_PROMPT:_ Copy out all of the records below word for word, keeping every line unchanged.

#### EXERCISE MATERIALS

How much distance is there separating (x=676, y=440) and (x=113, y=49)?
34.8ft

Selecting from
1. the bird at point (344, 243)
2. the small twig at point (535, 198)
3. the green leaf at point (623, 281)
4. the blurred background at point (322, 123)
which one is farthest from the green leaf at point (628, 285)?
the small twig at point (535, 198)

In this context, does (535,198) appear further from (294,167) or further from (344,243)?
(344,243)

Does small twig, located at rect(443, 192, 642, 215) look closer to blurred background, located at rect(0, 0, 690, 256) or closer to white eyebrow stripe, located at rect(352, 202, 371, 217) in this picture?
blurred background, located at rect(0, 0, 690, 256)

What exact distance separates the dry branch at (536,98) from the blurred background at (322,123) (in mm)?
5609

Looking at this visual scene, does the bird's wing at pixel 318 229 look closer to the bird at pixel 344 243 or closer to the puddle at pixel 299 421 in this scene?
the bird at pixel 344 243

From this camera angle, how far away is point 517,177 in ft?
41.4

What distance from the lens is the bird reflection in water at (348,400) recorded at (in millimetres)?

########

_RESPONSE TO THE EXERCISE:_
How much distance is there separating (x=676, y=440) and (x=113, y=49)?
34.8ft

Selecting from
1. the bird at point (344, 243)
2. the small twig at point (535, 198)
3. the green leaf at point (623, 281)
4. the blurred background at point (322, 123)
which one is farthest from the green leaf at point (628, 285)?
the small twig at point (535, 198)

In this context, does (535,198) appear further from (294,167) or further from (344,243)?
(344,243)

Does small twig, located at rect(443, 192, 642, 215) look closer to blurred background, located at rect(0, 0, 690, 256) or closer to white eyebrow stripe, located at rect(352, 202, 371, 217) in this picture?
blurred background, located at rect(0, 0, 690, 256)

What exact distance separates the dry branch at (536,98) from the blurred background at (322,123) (in mm)?
5609

Looking at this visual scene, does the bird's wing at pixel 318 229 look closer to the bird at pixel 344 243 or closer to the puddle at pixel 299 421 in this scene?
the bird at pixel 344 243

From this camera angle, how far away is point 517,177 in ft?
41.4

What distance from the lens is the bird reflection in water at (348,400) recorded at (in millimetres)?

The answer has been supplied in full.